So just some context, $D900 is the beginning of the spot in WRAM where the decompressed bytes are stored after having had some bit math done to them. $4205 etc are the compressed bytes. From what I can tell, it works in groups of 3 and end up with 4 decompressed bytes each time.

LostTemplar

It's just packing four 6-bit values into three bytes:


aaaaaabb bbbbcccc cccdddddd <=> 00aaaaaa 00bbbbbb 00cccccc 00dddddd

furrykef

You should have seen me trying to figure out the Huffman compression in Battletoads. I had no idea the game used Huffman compression until I realized I was looking at a tree data structure. ("Wait, this array is indexing into itself? And sometimes into another array? ...Oh, I get it, it's a tree!") When I understood, I didn't know whether to feel relieved (since I knew what was going on) or run away screaming (since I knew what was going on)! It turned out that an extraction script wasn't too difficult to write from that point, though; I basically just wrote a script that mimicked what the ASM code did. I'm glad I was already familiar with the principles behind Huffman, though, or I'd probably have just gone mad.

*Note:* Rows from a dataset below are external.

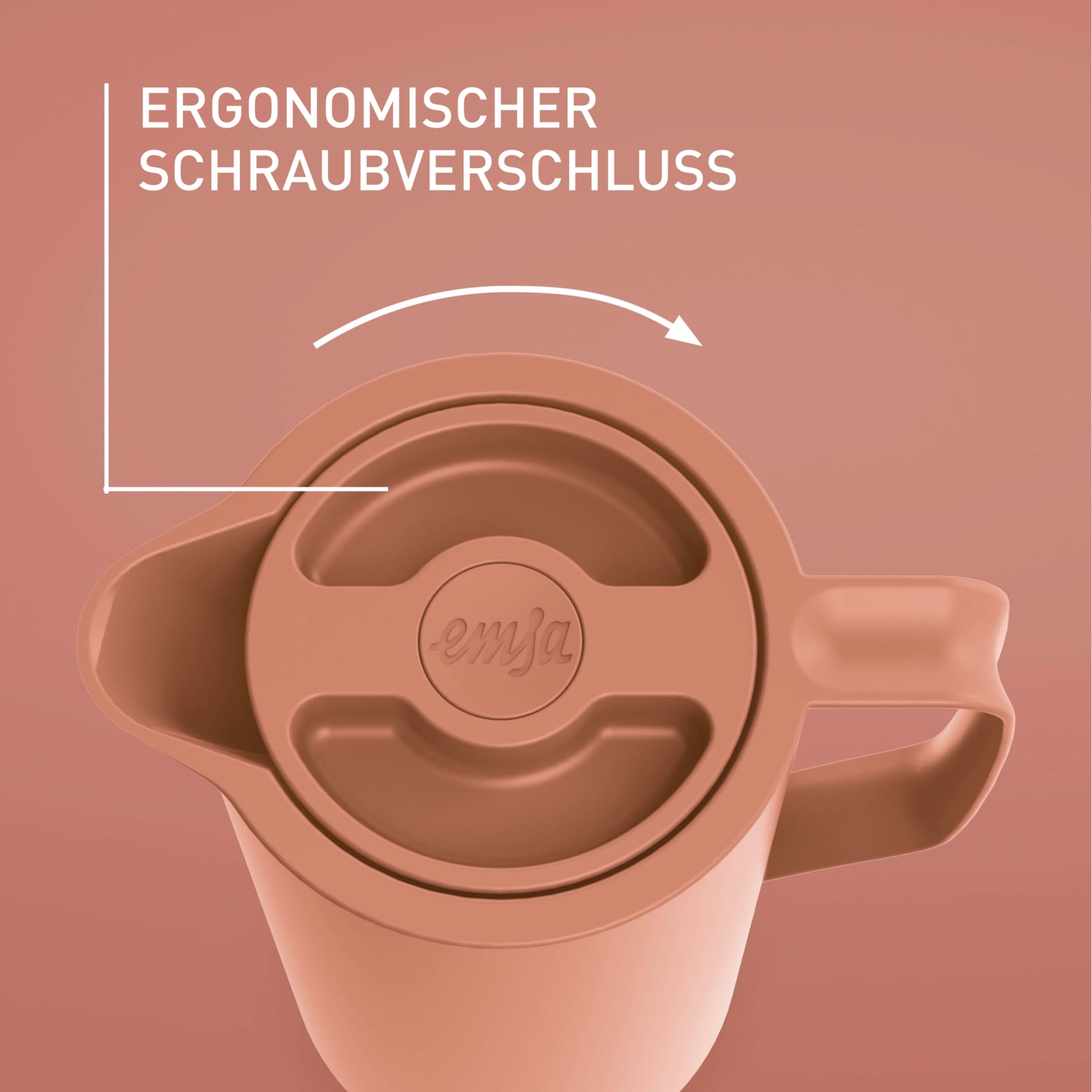 Emsa Isolierkanne »Motiva in modernem Design, 100% auslaufsicher, Made in Germany«, 1 l, (doppelwandiger Glasisolierkolben, bis zu 12h warm/24h kalt), Quick-Press-Deckel, Einhandbedienung, ergonomischer Schraubdeckel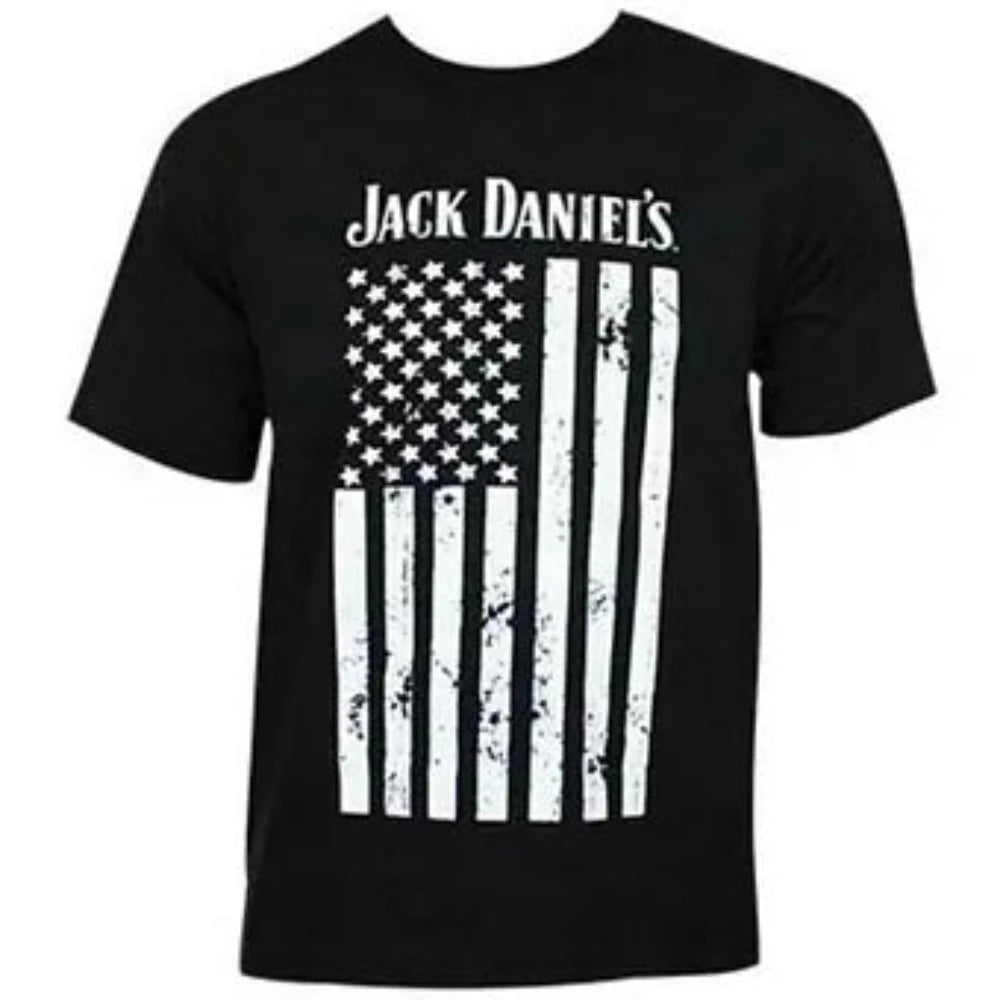 Men's Jack Daniel's Whiskey Black Distressed Flag Shirt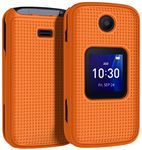 Case for Alcatel Go Flip 4 / TCL Flip Pro Phone, Nakedcellphone Slim Hard Shell Protector Cover with Grid Texture - Bright Orange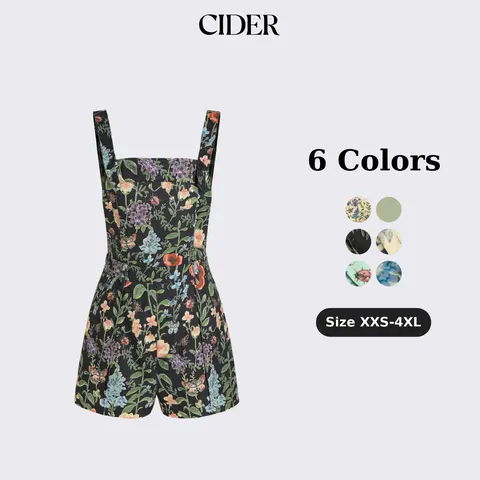 Cider Women's Floral Print Lightweight Corduroy Wide Leg Overalls Dress - Adjustable Buttons, Pocket-Ready, 1-Piece Outfit for Outdoor Vacation Use, One Piece Outfit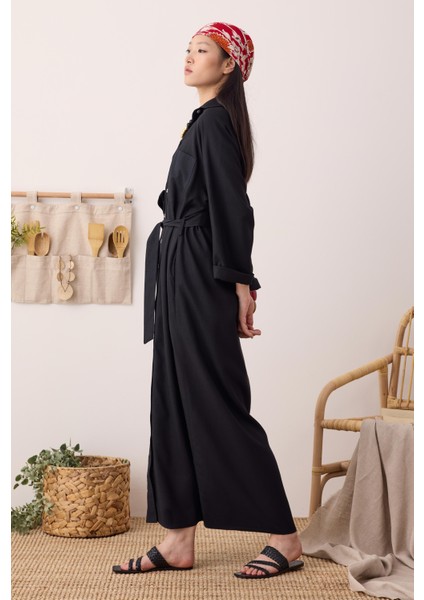 Reglan Kol Keten Elbise Siyah fırsatları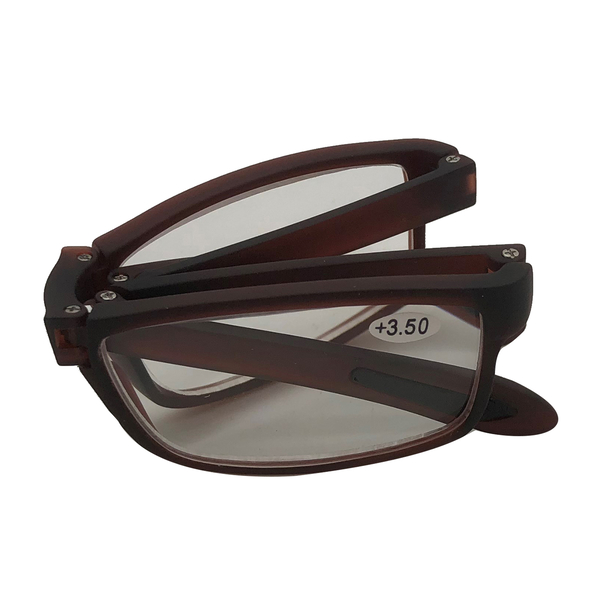 OXFORD Foldable Dark Brown Reading Glasses (+3 Focus)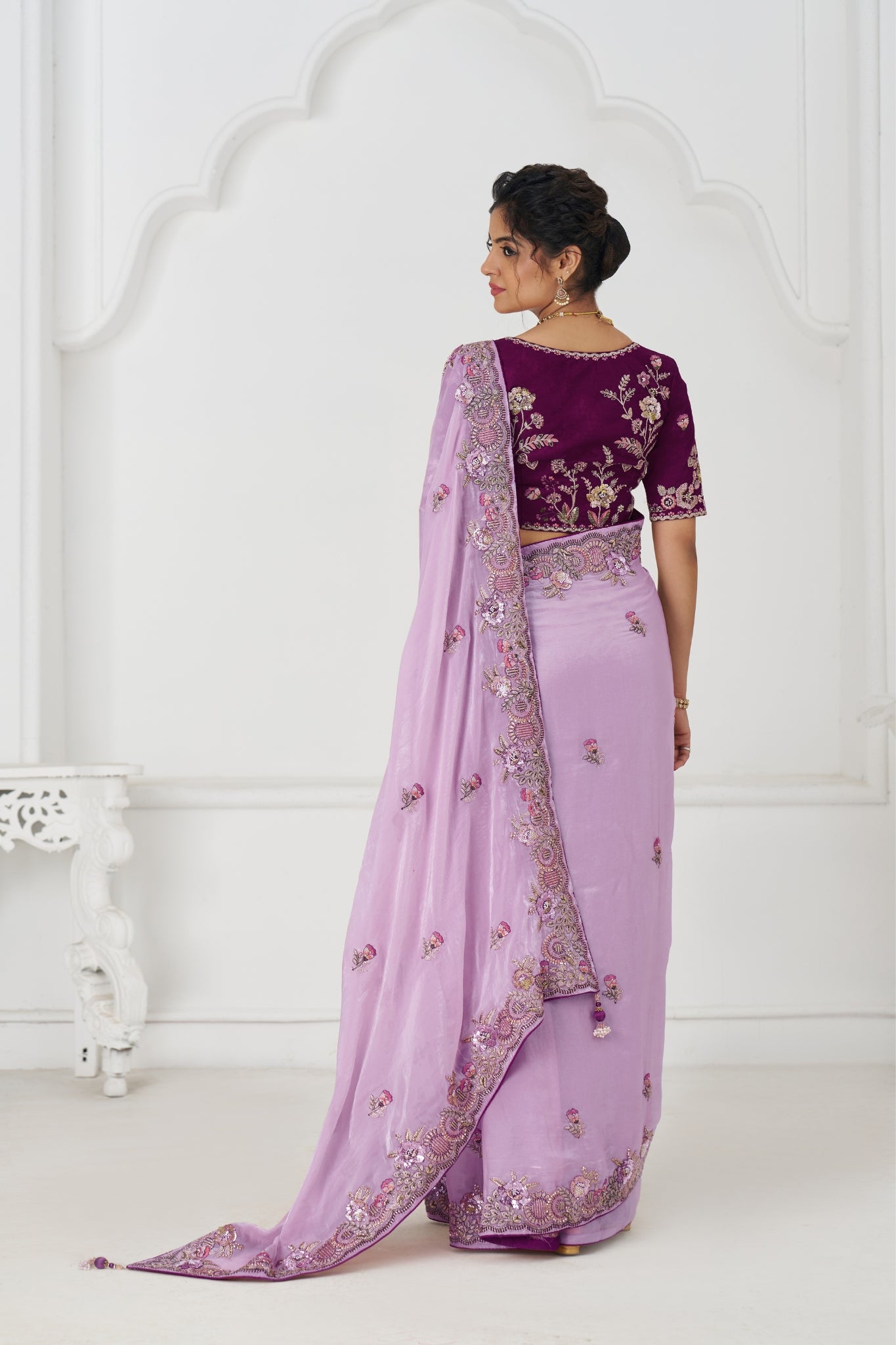 Mauve Designer Pure Fendi Silk Wedding Saree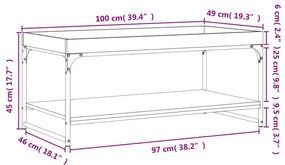 Tavolino Salotto Rovere Marrone 100x49x45 cm Legno Multistrato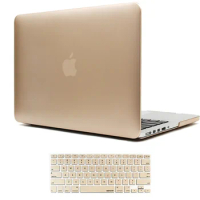 Laptop Case for Apple MacBook Air 13/11/MacBook Pro 13/15 Inch Solid Color Protective Shell + Keyboard Cover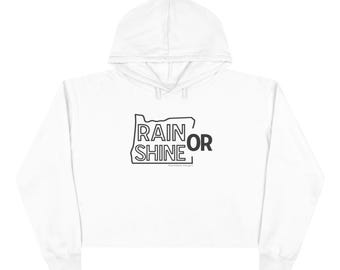 Sudadera corta con capucha de Oregón / Contorno minimalista del estado para lluvia o sol / Sudadera corta de Portland PNW / Forro polar de algodón unisex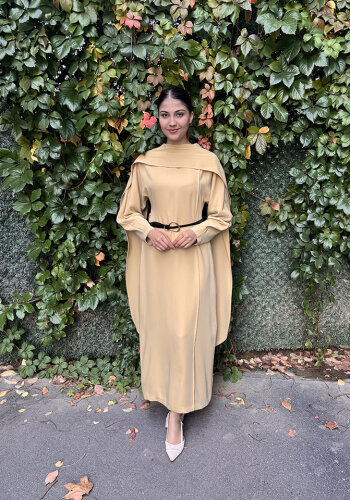 Vuu Önü Nervürlü Yarasa Kol Elbise SARI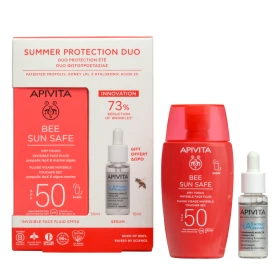 Apivita Promo Bee Sun Safe Dry Touch Invisible Fluid SPF 50, 50ml & HA5 Honey Repair Serum, 10ml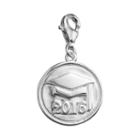Personal Charm Sterling Silver 2016 Graduation Cap Disc Charm, Women's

I was also amused to find that, a couple of months later, rainwarrior independently ripped the text from Battletoads, not knowing I'd already done it.

LostTemplar

One SNES game I'm working is using - no joke - LZW compression. Pretty much the same as used in the GIF file format (I wonder if that wasn't a patent infringement). Fortunately I already knew LZW, otherwise it might have been a lot harder to understand and reverse engineer. It's by the way one of the reasons the game is pretty slow during some operations (like loading) - not a very fast algorithm on the SNES.

Dwedit

I've written APLIB for the Z80 before.  It works okay, but it's much faster on ARM, because conditional instructions are awesome.
"We are merely sprites that dance at the beck and call of our button-pressing overlord."